June 8, 2016 – Mosaics are not mere decorations, for when approached critically they can be read as first-rate historical documents that sharpen and refine our understanding of societies, their ideologies, institutions and liturgies.
The Holy Land (present day Israel, Jordan and the Palestinian Authority) has been a central arena where different faiths met, communicated, competed and conflicted with each other. It boasts a plethora of ancient mosaics from the Hellenistic, Roman, Byzantine, Umayyad and Early Abbasid periods.
Professor Rina Talgam, the Alice and Edward J. Winant Family Professor of Art History, in the History of Art Department in The Hebrew University of Jerusalem’s Faculty of Humanities, has been following the intricate visual dialogues among Paganism, Judaism, Samaritanism, Christianity and Islam in the Holy Land from before the Roman Empire to after the Muslim conquests.
“Mosaics located in private and public spheres, in both secular and religious buildings, played an important role in constructing cultural, religious and ethnic identities in a multicultural society, often intended to reflect the difference among the various communities, but also testified to the existence of an extensive commonality,” Talgam said.
In her recent book — Mosaics of Faith: Floors of Pagans, Jews, Samaritans, Christians, and Muslims in the Holy Land (Penn State University Press, July 2014) — Talgam offers comprehensive analytical history of mosaics from a wide chronological range (a millennium), reviewing all aspects of the floor mosaics in their multicultural contexts.
“The discussion of the mosaics touches upon a long list of questions and deals with all aspects of the mosaics. Alongside the study of iconographic aspects, it examined the compositional characteristics, the style and the technique of the mosaic,” said Talgam, a highly experienced archaeologist specializing in the ancient art of the Middle East.
The book examines the relations between the religious and secular spheres and indicates a considerable degree of dynamism in the drawing of the boundaries between them over the course of time. What makes this endeavor both timely and imperative are recent archeological discoveries that have considerably enriched the existing corpora and, above all, have challenged prevailing assumptions.
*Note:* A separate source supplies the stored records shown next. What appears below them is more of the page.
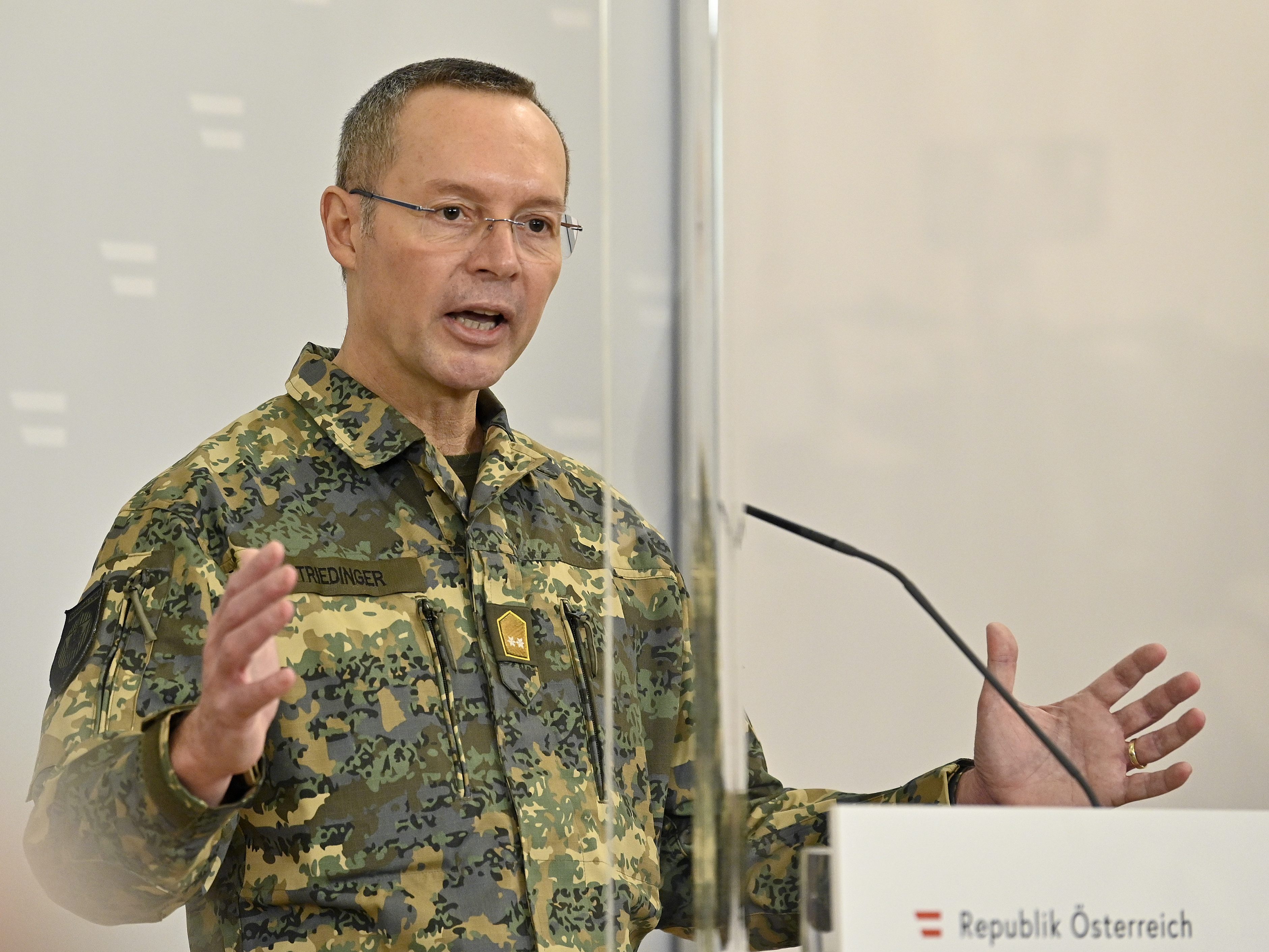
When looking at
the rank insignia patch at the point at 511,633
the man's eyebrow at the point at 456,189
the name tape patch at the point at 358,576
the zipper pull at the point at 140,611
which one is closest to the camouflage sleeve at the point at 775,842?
the rank insignia patch at the point at 511,633

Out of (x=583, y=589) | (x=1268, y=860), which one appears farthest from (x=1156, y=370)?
(x=1268, y=860)

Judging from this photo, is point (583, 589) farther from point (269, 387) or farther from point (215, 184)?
point (215, 184)

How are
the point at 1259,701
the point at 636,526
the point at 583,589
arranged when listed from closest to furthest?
the point at 636,526 → the point at 583,589 → the point at 1259,701

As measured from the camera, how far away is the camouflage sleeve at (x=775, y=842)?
988mm

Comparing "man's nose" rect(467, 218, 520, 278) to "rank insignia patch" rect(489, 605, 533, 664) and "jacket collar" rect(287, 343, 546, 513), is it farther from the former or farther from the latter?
"rank insignia patch" rect(489, 605, 533, 664)

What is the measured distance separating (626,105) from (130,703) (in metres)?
0.65

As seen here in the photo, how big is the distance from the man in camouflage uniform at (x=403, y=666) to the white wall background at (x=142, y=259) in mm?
243

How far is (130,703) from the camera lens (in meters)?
1.02

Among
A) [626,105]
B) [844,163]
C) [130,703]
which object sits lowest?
[130,703]

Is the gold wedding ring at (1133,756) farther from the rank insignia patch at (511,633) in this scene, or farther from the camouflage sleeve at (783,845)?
the rank insignia patch at (511,633)

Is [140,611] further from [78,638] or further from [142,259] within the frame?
[142,259]

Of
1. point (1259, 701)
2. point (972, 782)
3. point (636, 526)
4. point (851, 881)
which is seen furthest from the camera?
→ point (1259, 701)

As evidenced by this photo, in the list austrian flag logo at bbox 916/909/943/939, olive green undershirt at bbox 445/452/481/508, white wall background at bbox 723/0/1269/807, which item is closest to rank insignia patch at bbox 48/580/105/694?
olive green undershirt at bbox 445/452/481/508

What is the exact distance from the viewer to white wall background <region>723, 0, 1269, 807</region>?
1802 mm
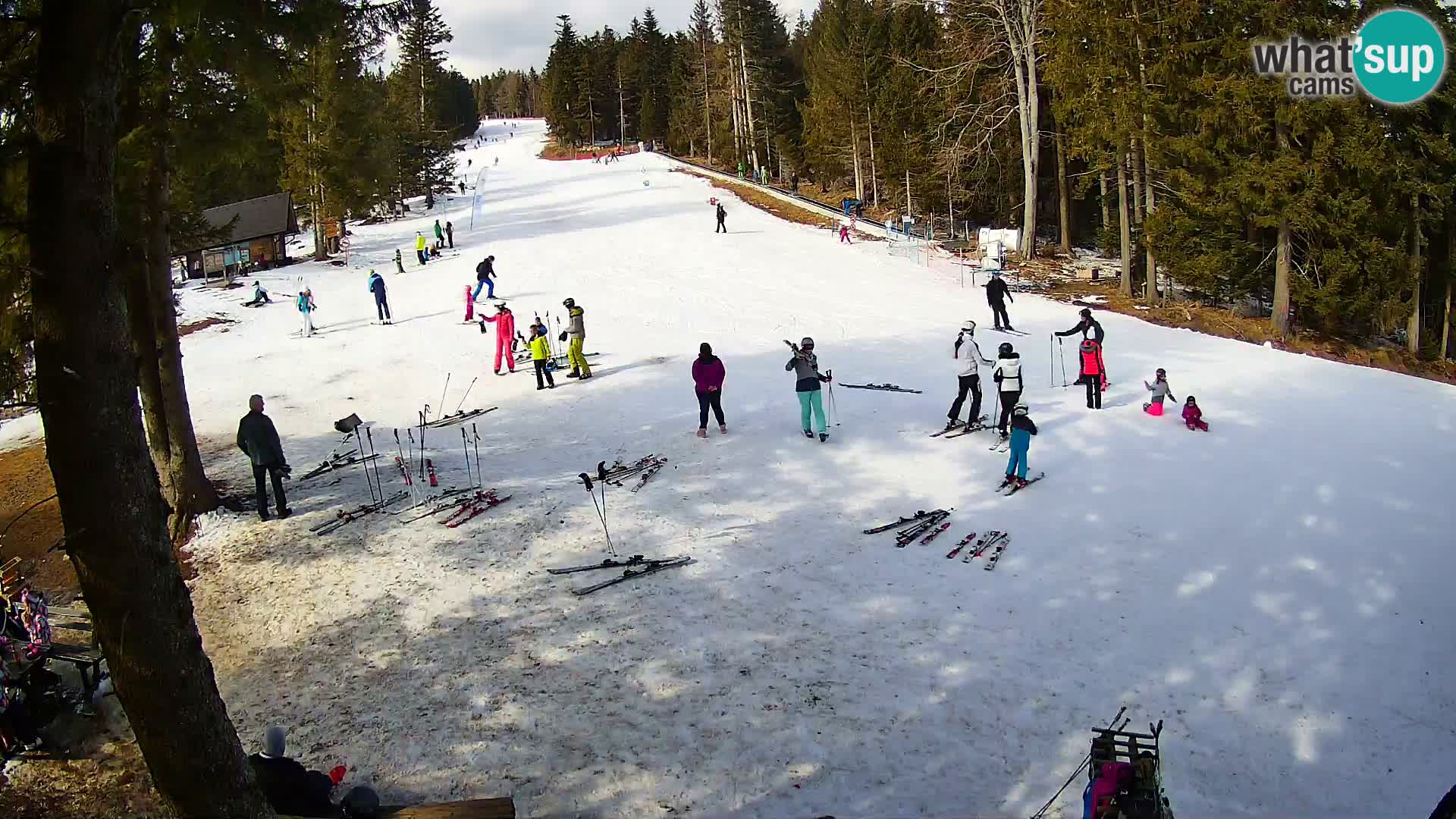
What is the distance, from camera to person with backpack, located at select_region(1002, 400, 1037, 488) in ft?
39.3

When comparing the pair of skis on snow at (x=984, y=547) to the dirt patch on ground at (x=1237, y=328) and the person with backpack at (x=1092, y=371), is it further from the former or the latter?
the dirt patch on ground at (x=1237, y=328)

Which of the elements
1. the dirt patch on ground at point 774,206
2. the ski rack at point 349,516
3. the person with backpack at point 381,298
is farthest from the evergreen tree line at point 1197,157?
the ski rack at point 349,516

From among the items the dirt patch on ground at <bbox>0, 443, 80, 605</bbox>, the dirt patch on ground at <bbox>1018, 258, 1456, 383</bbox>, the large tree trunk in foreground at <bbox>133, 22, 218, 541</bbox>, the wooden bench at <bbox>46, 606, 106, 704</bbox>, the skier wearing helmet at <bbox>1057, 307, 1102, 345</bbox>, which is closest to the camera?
the wooden bench at <bbox>46, 606, 106, 704</bbox>

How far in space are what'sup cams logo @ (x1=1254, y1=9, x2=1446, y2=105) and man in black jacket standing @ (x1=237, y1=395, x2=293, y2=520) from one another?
25324 mm

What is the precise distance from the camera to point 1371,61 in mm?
23938

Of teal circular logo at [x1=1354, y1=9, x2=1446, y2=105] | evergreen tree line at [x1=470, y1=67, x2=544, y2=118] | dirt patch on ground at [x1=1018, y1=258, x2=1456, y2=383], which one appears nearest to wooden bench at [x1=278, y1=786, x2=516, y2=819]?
dirt patch on ground at [x1=1018, y1=258, x2=1456, y2=383]

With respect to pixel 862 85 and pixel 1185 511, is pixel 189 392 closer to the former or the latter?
pixel 1185 511

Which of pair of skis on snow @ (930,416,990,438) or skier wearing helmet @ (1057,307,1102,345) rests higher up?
skier wearing helmet @ (1057,307,1102,345)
“The inclusion of mosaics in the scholarly discourse makes possible a richer perception of the past and sheds light on both the intimate links and the disjunctions between art and text,” Talgam said.
Talgam’s research earned her the First Prize of the Polonsky Prizes for Creativity & Originality in the Humanistic Disciplines for the year 2016. She accepted the prize at The Hebrew University’s 79th annual meeting of the Board of Governors in Jerusalem, by Marc Polonsky, Associate Governor of The Hebrew University and former trustee of the British Friends of The Hebrew University
Dr. Leonard S. Polonsky, a devoted, long-serving former Trustee and now Patron of the British Friends of the Hebrew University, initated the Polonsky Prize. Dr. Polonsky is a Hebrew University Governor and Honorary Governor recipient whose charitable foundation has been funding such prizes for over 20 years in order to highlight the originality and creativity of scholarship in the humanities at The Hebrew University. The prizes are awarded for creative endeavors in all areas of the humanities that were written or published during the past five years.